### INSTRUCTION
Output the data from the line containing "What is the separation between" up to and including the line containing "8.09 meters" as a Markdown table with the columns Row and Data line, one numbered row per line with blank lines skipped. Omit the pictures.
------------------------------------------------
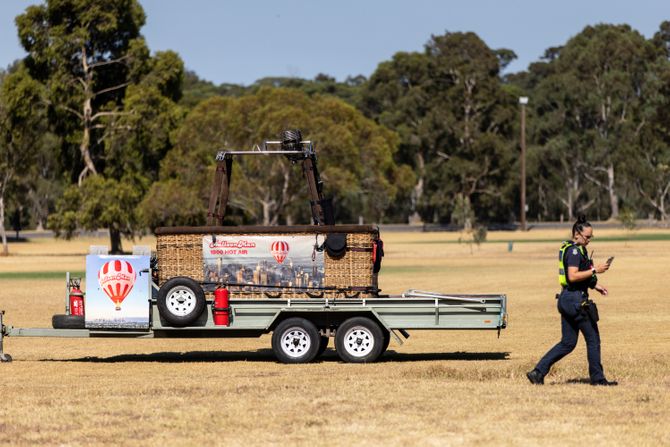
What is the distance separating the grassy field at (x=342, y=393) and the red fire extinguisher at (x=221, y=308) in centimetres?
68

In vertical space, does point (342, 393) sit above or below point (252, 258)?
below

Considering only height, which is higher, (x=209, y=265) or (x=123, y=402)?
(x=209, y=265)

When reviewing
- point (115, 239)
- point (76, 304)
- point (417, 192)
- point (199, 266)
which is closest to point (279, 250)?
point (199, 266)

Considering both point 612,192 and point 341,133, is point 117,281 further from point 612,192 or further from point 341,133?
point 612,192

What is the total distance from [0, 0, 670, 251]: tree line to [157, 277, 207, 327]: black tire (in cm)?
5139

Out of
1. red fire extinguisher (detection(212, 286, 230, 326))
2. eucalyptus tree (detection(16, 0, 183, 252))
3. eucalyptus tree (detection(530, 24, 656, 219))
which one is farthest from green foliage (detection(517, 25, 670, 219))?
red fire extinguisher (detection(212, 286, 230, 326))

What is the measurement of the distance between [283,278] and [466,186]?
10549 centimetres

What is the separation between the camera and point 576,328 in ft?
47.6

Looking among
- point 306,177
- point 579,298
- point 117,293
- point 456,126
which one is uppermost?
point 456,126

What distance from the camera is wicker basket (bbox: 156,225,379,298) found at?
1861 cm

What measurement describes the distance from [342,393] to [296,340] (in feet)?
14.0

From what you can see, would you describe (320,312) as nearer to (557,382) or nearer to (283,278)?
(283,278)

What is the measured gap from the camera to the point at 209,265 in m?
18.7

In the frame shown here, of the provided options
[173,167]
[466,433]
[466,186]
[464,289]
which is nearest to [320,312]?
[466,433]
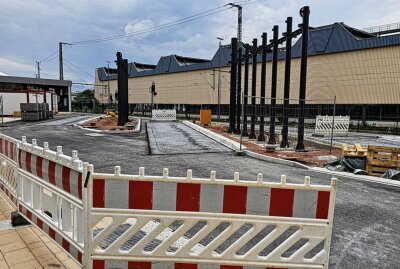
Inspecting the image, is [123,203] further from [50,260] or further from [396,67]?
[396,67]

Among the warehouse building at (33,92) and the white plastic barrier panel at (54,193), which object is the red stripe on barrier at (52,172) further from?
the warehouse building at (33,92)

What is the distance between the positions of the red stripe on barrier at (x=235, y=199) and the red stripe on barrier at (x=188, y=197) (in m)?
0.25

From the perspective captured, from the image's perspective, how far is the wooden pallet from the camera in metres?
8.86

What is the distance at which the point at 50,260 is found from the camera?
3.40m

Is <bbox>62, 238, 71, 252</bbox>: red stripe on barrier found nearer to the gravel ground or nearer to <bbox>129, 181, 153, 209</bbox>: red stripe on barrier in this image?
<bbox>129, 181, 153, 209</bbox>: red stripe on barrier

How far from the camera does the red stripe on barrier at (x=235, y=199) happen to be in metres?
2.71

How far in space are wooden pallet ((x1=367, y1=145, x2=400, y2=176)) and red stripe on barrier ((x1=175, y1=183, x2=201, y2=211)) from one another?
8.09 meters

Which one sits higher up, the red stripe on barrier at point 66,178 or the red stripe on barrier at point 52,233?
the red stripe on barrier at point 66,178

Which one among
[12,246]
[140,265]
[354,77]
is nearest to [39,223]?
[12,246]

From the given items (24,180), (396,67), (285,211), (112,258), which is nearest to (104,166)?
(24,180)

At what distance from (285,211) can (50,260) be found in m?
2.62

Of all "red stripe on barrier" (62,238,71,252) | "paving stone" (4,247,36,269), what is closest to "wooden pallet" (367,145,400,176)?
"red stripe on barrier" (62,238,71,252)

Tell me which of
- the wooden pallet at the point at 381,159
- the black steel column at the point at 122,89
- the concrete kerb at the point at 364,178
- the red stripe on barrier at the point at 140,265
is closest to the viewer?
the red stripe on barrier at the point at 140,265

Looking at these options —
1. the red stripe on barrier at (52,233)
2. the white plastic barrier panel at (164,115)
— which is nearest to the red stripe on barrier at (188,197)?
the red stripe on barrier at (52,233)
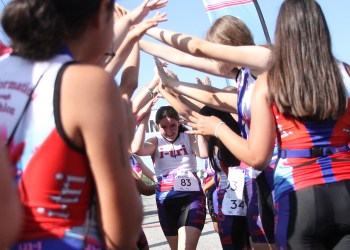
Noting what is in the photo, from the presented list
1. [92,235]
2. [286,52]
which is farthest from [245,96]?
[92,235]

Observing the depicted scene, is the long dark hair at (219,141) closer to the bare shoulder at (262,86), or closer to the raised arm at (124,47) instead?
the bare shoulder at (262,86)

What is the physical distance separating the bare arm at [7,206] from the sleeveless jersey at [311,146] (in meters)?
1.69

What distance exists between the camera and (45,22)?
5.68ft

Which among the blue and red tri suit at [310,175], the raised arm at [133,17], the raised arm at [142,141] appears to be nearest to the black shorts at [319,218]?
the blue and red tri suit at [310,175]

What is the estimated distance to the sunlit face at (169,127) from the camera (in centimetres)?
710

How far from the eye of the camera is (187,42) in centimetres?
333

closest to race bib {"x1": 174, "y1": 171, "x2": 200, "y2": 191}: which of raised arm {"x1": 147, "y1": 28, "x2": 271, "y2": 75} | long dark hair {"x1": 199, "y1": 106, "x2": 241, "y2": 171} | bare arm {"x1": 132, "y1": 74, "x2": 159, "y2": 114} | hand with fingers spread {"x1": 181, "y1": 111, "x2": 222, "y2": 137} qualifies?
Answer: long dark hair {"x1": 199, "y1": 106, "x2": 241, "y2": 171}

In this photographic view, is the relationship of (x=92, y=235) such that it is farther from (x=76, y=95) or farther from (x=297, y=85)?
(x=297, y=85)

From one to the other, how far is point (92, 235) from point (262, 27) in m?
5.68

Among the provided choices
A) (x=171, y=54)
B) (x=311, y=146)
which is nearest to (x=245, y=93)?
(x=171, y=54)

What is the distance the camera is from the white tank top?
703 centimetres

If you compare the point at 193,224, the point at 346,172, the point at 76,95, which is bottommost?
the point at 193,224

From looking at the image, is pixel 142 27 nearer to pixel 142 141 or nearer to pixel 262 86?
pixel 262 86

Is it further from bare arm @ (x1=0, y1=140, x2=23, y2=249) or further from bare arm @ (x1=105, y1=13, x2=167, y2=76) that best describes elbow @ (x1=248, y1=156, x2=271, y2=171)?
bare arm @ (x1=0, y1=140, x2=23, y2=249)
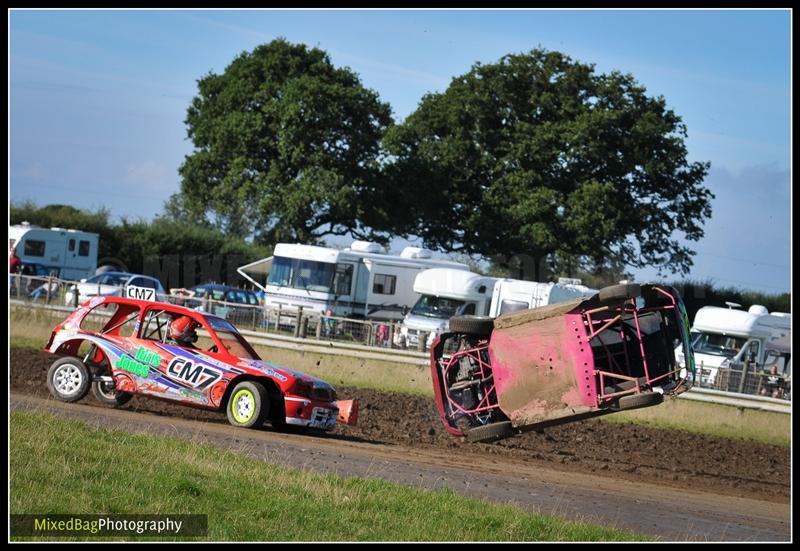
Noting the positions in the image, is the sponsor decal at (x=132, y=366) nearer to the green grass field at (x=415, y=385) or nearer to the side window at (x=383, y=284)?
the green grass field at (x=415, y=385)

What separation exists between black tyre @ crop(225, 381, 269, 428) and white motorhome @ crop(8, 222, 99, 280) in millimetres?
29626

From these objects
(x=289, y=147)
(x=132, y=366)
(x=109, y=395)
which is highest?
(x=289, y=147)

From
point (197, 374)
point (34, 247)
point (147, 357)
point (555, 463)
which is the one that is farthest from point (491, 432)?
point (34, 247)

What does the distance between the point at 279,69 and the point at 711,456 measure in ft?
134

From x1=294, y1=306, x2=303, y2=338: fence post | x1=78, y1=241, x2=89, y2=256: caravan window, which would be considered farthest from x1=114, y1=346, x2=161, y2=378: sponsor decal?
x1=78, y1=241, x2=89, y2=256: caravan window

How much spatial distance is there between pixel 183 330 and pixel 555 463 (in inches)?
233

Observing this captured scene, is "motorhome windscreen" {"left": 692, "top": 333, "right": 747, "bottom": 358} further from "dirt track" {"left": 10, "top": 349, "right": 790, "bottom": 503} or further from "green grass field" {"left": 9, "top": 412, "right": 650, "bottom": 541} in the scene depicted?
"green grass field" {"left": 9, "top": 412, "right": 650, "bottom": 541}

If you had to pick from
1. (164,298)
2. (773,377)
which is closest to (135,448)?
(164,298)

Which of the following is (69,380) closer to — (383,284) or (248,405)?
(248,405)

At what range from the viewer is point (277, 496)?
10.1 metres

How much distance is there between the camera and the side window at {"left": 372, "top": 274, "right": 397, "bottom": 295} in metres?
40.0

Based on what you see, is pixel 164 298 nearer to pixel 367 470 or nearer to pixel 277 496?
pixel 367 470

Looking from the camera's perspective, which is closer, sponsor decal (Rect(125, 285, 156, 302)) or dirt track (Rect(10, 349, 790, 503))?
dirt track (Rect(10, 349, 790, 503))

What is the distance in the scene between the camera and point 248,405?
52.6 feet
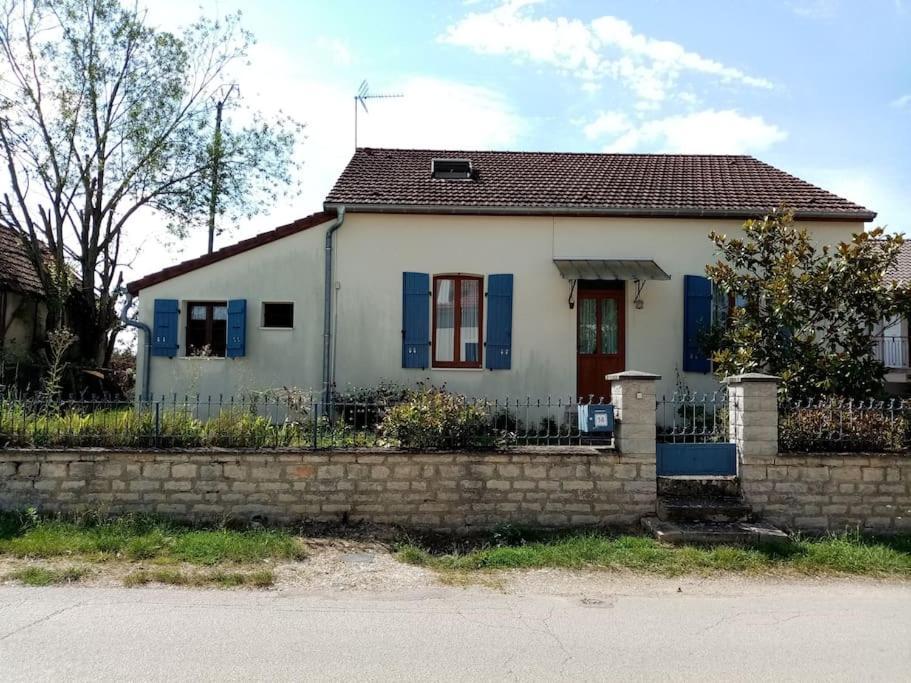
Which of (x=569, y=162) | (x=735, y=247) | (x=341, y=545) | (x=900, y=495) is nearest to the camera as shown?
(x=341, y=545)

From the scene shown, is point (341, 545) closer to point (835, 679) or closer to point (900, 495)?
point (835, 679)

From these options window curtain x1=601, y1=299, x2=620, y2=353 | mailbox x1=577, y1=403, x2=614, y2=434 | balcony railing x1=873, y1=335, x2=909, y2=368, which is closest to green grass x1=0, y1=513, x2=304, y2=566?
mailbox x1=577, y1=403, x2=614, y2=434

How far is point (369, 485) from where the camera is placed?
6930mm

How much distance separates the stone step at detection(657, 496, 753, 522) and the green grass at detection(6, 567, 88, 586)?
563 cm

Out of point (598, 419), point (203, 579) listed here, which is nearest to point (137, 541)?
point (203, 579)

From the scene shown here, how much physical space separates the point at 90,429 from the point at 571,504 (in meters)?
5.34

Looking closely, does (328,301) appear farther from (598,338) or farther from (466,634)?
(466,634)

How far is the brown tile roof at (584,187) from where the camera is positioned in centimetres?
1148

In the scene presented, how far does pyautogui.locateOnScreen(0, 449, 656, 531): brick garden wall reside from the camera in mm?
6863

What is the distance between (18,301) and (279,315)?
8853mm

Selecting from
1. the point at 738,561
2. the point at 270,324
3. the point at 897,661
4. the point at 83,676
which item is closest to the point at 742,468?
the point at 738,561

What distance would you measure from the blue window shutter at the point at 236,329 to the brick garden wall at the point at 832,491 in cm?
824

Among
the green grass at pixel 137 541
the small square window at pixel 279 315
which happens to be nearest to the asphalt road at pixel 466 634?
the green grass at pixel 137 541

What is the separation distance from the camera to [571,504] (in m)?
6.92
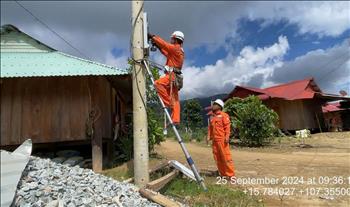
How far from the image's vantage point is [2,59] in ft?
29.7

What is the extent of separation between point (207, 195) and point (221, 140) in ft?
6.72

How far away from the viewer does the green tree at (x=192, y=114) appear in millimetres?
32969

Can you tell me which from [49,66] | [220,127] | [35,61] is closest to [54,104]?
[49,66]

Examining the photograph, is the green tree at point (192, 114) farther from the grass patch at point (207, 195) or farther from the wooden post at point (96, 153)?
the grass patch at point (207, 195)

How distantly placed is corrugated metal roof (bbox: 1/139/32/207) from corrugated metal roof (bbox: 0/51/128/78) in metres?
3.57

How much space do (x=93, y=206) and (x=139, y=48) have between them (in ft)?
10.1

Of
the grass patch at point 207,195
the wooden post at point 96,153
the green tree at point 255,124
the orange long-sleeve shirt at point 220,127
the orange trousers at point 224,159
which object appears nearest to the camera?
the grass patch at point 207,195

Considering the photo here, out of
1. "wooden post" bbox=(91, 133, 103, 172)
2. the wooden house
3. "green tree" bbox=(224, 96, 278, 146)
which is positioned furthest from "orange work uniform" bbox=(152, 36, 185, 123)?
"green tree" bbox=(224, 96, 278, 146)

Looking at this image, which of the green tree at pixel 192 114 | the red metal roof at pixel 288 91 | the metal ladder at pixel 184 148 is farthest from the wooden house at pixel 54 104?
the green tree at pixel 192 114

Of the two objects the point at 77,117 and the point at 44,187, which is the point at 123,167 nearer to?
the point at 77,117

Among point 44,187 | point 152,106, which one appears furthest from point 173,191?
point 152,106

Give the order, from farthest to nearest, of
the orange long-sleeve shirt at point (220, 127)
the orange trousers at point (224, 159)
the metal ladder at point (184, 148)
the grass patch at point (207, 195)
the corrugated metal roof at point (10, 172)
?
the orange long-sleeve shirt at point (220, 127) < the orange trousers at point (224, 159) < the metal ladder at point (184, 148) < the grass patch at point (207, 195) < the corrugated metal roof at point (10, 172)

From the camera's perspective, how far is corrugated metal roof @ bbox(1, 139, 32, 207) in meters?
3.79

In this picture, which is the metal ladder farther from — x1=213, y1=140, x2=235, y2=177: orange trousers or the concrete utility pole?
x1=213, y1=140, x2=235, y2=177: orange trousers
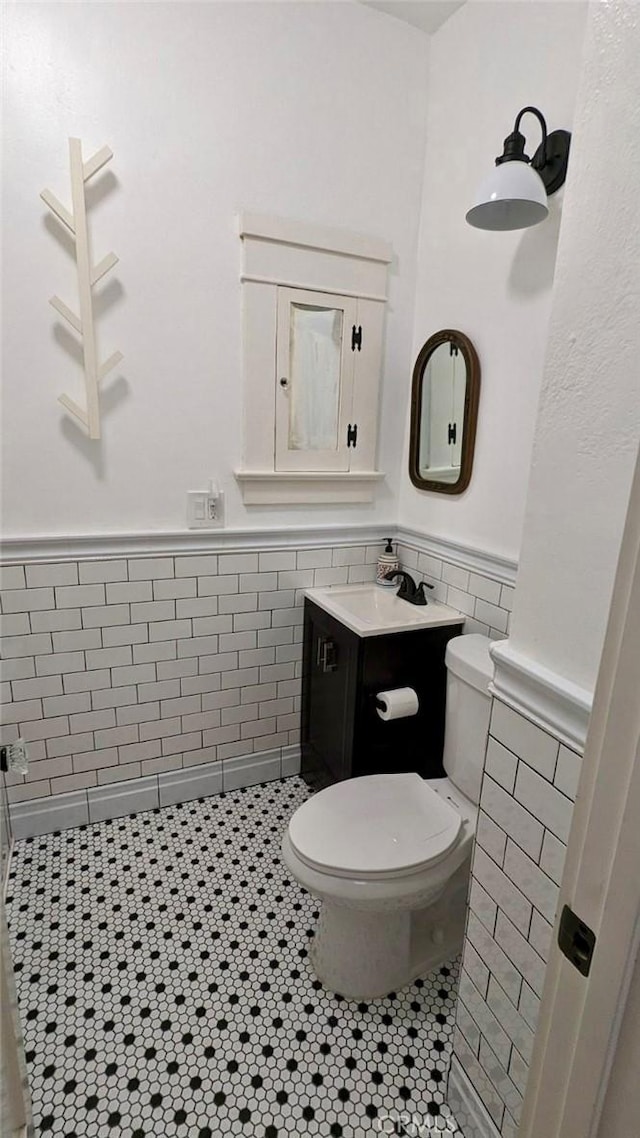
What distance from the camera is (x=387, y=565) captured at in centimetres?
214

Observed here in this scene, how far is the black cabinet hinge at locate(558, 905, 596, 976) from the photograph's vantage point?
51 centimetres

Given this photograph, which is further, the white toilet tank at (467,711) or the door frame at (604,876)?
the white toilet tank at (467,711)

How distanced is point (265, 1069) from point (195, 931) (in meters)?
0.41

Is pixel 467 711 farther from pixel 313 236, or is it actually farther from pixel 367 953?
Result: pixel 313 236

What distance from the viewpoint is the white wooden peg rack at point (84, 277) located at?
1499 mm

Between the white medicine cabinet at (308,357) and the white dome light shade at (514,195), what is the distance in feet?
1.89

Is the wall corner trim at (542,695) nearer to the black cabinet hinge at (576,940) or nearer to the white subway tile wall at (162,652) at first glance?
the black cabinet hinge at (576,940)

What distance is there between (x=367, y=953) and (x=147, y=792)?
------------------------------------------------
### RESPONSE TO THIS EXERCISE
| Row | Data line |
|---|---|
| 1 | What is the separation between the camera and point 576,328 in ft? |
| 2 | 47.6 |
| 3 | Looking among |
| 4 | - point 306,177 |
| 5 | - point 579,298 |
| 6 | - point 117,293 |
| 7 | - point 456,126 |
| 8 | which one is uppermost? |
| 9 | point 456,126 |
| 10 | What distance from the camera is wicker basket (bbox: 156,225,379,298) found at? |
| 11 | 1861 cm |
| 12 | What measurement describes the distance from [342,393] to [296,340] (in feet)? |
| 13 | 14.0 |
| 14 | From what you can see, would you describe (320,312) as nearer to (557,382) or nearer to (283,278)? |
| 15 | (283,278) |
| 16 | What is the measured gap from the camera to the point at 209,265 in m? |
| 17 | 18.7 |
| 18 | In the frame shown here, of the provided options |
| 19 | [173,167] |
| 20 | [466,433] |
| 21 | [466,186] |
| 22 | [464,289] |
| 23 | which is nearest to [320,312]? |
| 24 | [466,433] |
| 25 | Inspecting the image, is [123,203] further from [50,260] or further from [396,67]? |
| 26 | [396,67] |
| 27 | Among the warehouse building at (33,92) and the white plastic barrier panel at (54,193), which object is the red stripe on barrier at (52,172) further from? |
| 28 | the warehouse building at (33,92) |
| 29 | What is the distance between the positions of the red stripe on barrier at (x=235, y=199) and the red stripe on barrier at (x=188, y=197) (in m)? |
| 30 | 0.25 |
| 31 | From the perspective captured, from the image's perspective, how far is the wooden pallet from the camera in metres? |
| 32 | 8.86 |
| 33 | What is the distance at which the point at 50,260 is found from the camera? |
| 34 | 3.40m |
| 35 | Is <bbox>62, 238, 71, 252</bbox>: red stripe on barrier found nearer to the gravel ground or nearer to <bbox>129, 181, 153, 209</bbox>: red stripe on barrier in this image? |
| 36 | <bbox>129, 181, 153, 209</bbox>: red stripe on barrier |
| 37 | How far from the camera does the red stripe on barrier at (x=235, y=199) happen to be in metres? |
| 38 | 2.71 |
| 39 | How far in space are wooden pallet ((x1=367, y1=145, x2=400, y2=176)) and red stripe on barrier ((x1=175, y1=183, x2=201, y2=211)) from one another? |
| 40 | 8.09 meters |